You are the one with a sense of humour Billy, not me!!!!   Me ,I indulge in cynicism


----------



## Nick+ (Jun 23, 2006)

ForemanRules said:
			
		

> Looking good Nic, your stomach looks smaller and arms and delts bigger.



Thanks Foreman (and I like the avatar)! Bear in mind that photo was taken straight after a workout in up to  40° (104°F) of heat....

Which is why I shifted all plates(480 kgs of them) the bench and stands and bars into the garage, last Sunday. Which means the car has to be removed from the garage each time I want to train. 

Life is not perfect for the poor.


----------



## Nick+ (Jun 24, 2006)

Saturday  24th June 2006   Chest.

And one pretty bloody uninspired workout it was. 1st one in 'the garage', maybe it's all the cans of paint and the white Spirit reeking at me. Maybe it made me high.(Doesn't take much for some people......) 

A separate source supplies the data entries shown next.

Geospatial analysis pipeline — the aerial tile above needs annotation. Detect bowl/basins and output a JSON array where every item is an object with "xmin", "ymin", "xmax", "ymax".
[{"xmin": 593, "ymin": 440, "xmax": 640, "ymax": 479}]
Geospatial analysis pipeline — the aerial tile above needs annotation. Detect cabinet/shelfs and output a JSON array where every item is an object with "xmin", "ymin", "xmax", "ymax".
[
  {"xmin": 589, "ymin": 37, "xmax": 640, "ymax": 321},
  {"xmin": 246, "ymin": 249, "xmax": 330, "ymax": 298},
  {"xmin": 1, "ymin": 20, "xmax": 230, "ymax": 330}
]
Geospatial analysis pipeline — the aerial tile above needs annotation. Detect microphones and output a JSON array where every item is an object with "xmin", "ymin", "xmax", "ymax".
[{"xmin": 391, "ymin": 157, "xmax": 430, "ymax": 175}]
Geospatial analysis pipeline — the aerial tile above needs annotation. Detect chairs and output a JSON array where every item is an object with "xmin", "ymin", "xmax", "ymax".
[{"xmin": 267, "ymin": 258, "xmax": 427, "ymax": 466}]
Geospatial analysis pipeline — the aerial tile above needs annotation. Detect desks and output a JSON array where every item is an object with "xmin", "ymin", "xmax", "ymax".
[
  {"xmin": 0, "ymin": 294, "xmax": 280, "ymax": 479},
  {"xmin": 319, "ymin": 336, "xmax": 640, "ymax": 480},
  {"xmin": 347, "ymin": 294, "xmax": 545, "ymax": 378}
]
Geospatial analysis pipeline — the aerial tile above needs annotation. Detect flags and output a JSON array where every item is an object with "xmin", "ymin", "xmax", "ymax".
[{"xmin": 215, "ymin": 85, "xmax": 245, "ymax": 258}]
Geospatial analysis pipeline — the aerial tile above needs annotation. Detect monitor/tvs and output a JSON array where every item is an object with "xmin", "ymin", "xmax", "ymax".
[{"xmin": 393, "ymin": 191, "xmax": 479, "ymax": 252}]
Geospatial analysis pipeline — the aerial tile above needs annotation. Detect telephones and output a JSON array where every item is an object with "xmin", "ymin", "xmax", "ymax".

At least it's slightly cooler than the bloody attic, and should I drop something heavy, I won't have to worry about wrecking the floor.........


----------



## b_reed23 (Jun 24, 2006)




----------



## Nick+ (Jun 24, 2006)

b_reed23 said:
			
		

>



WHat r'you laffing at?


----------



## Nick+ (Jun 25, 2006)

Sunday, Midday,  25th June 2006. Feel dizzy and like shit. Do a lousy leg workout.........


----------



## Nick+ (Jun 26, 2006)

Monday 26th June 2006   Arms.


----------



## Nick+ (Jun 27, 2006)

6:20pm  Tuesday         Oh hell, I wanted to do 'shoulders and back' WO this late afternoon, but  my upper arms are sore from yesterday's 'arm' workout....... Also I'm bloody knackered.......Tommorrow there may not be time for anything, so Thursday beckons......


----------



## Nick+ (Jul 1, 2006)

I need a boost so I've bought some creatine, since the bloody stuff seems to work........


----------



## Nick+ (Jul 6, 2006)

No training for 10 days , this is an absolute fuck off.I'm  doing  5 weeks of work experience. It leaves one drained at the end of the day. And with 2 bloody hours of driving a day, on a bloody dangerous road, I get back, with absolutely no inspiration to train.......    

SO now I'm starting to shrink as usual...... It's fascinating watching the same 'cycle' develop as last year. I shrank then too, at about this time of year........  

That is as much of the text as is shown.